## TEXT SECTION
• • • • •

After the fires, the local community was pre-occupied with rebuilding and recovery. Many hoped the unburned portion of Toolangi, which became known as ‘the hole in the donut’, would be protected as a refuge for surviving wildlife and for local residents to visit as a precious area of forest that was still green, as opposed to orange and black. However, VicForests’ main concern was to continue to fulfil its ‘contractual commitments’ and within weeks, logging recommenced, even while the forest remained closed to the public. In the following months three changes to VicForests’ logging plans (the Timber Release Plan or TRP) were approved ‘to provide sufficient coupes for future operations’[xxvi]. ‘It is necessary for VicForests to undertake harvesting in green stands and areas where trees have not been killed by fire’, they argued. Areas that had been burned continued to be intensively ‘salvage’ logged. In March 2010 a further 29 new coupes were proposed to be added in Toolangi.

• • • • •

## EXERCISE GOAL
Turn the paragraph of the Toolangi logging text that begins "After the fires" into a brief bulleted list that keeps its main facts. The data that follow come from a different source.

## GIVEN DATA
• • • • •

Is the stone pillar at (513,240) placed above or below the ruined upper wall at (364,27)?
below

• • • • •

## RESULT FOR THIS TASK
- After the fires, the local community focused on rebuilding and recovery.
- Many hoped the unburned part of Toolangi, known as "the hole in the donut," would be protected as a refuge for surviving wildlife and as a green forest area for residents to visit.
- VicForests put its contractual commitments first, and logging restarted within weeks while the forest was still closed to the public.
- In the following months, three changes to VicForests' Timber Release Plan (TRP) were approved to provide enough coupes for future operations.
- VicForests argued that it needed to harvest green stands and areas where fire had not killed the trees.
- Burned areas continued to be intensively "salvage" logged.
- In March 2010, 29 more coupes in Toolangi were proposed.